The Air Jordan I, and its storied endorsee, have been a part of some iconic NBA moments. These are the best of the best.
63 Points in Boston
April 20, 1986
Larry Bird is one of the best players ever. There were very few things he couldn’t do on the court. His words, especially in 1986 when he led the Celtics to the ’chip, carried weight. And on the night that Michael Jordan tore down the Boston Garden for 63 points, Bird summed things up perfectly.
“I think he’s God disguised as Michael Jordan,” Bird told reporters after the game. “He is the most awesome player in the NBA. Today in Boston Garden, on national TV, in the playoffs, he put on one of the greatest shows of all time.”
It was an awe-inspiring showing of basketball. It was a crack in the status quo for on-court uniforms. MJ showed up with his usual gear—white sweatband on his left forearm, black knee pad on his left knee and chunky white socks. Instead of playing in the Air Jordan II, though, he wore the “Chicago” I.
Bird, Danny Ainge and Dennis Johnson had no shot at slowing him down. He relentlessly attacked the rim. He was faster and stronger and more ruthless than the Cs. And yeah, the Bulls lost in overtime, but Michael had made a statement. He was ready for the spotlight.
Last Game with the Bulls at MSG
March 8, 1998
Michael knew it was primetime. Like a great performer, he was ready to put on a show for his last game at the Garden. “It’s like stepping on a stage,” Jordan told NBC Sports about playing at MSG.
He brought an OG pair of “Chicago” Air Jordan Is from 1985 with him for his final act.
“It’s been a long time since I wore them,” he said after the game. “It’s kind of fun to come back here and play and remember some of the old days, some of the games that I’ve had here. The shoes are a part of that. My feet are killing me, but it was fun,” he laughed.
His Airness came into the League wearing a 12.5 sneaker but he changed into a 13.5 as the years went on. Even wearing the smaller size, MJ went to work. He hit two amazing layups and nailed classic fadeaways en route to a 42-point performance, rounded out by 8 rebounds and 6 assists.

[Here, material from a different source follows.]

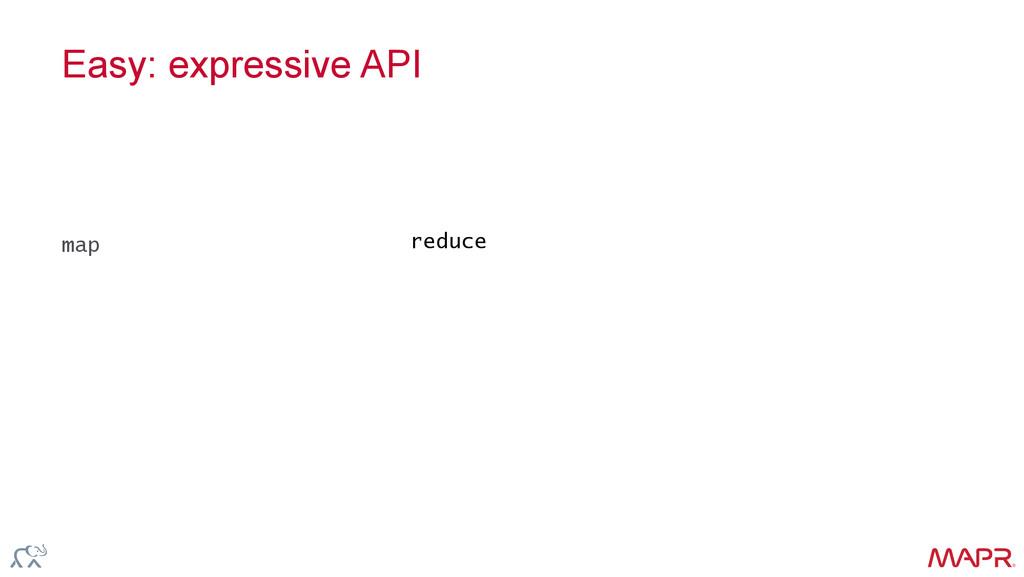 ® Easy: expressive API map reduce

The Garden gave him a roaring ovation when he checked out of the game, with a Bulls win locked up. He sat on the bench afterward, for a few moments, with the laces of his first signature sneaker undone.
’85 Dunk Contest
February 9, 1985
He wasn’t even wearing his uniform at first. Mike had drip long before drip was a thing. The “Bred” Is, white socks and black and red sweats started the fit. A black shirt with the sleeves cut off, a red pinny on top of that and gold chains finished it off.
There was the jumping ability. The skill level, the ease, the style. The rookie was different.
Though he narrowly lost the contest to Dominique Wilkins, MJ took to the skies for dunks that saw him swinging in mid-air, helping young fans dream about flight. His legs were flailing out in different directions, his chains were shining against the lights in the Hoosier Dome in Indianapolis. He was making 360-degree slams look effortless.
He finally wore his Bulls threads to put down his illustrious “Rock the Baby” dunk, followed by an up-and-under one-hander. Then he soared from just inside the free-throw line and punctured the rim. It looked like the “Breds” were floating. Air Jordan for real.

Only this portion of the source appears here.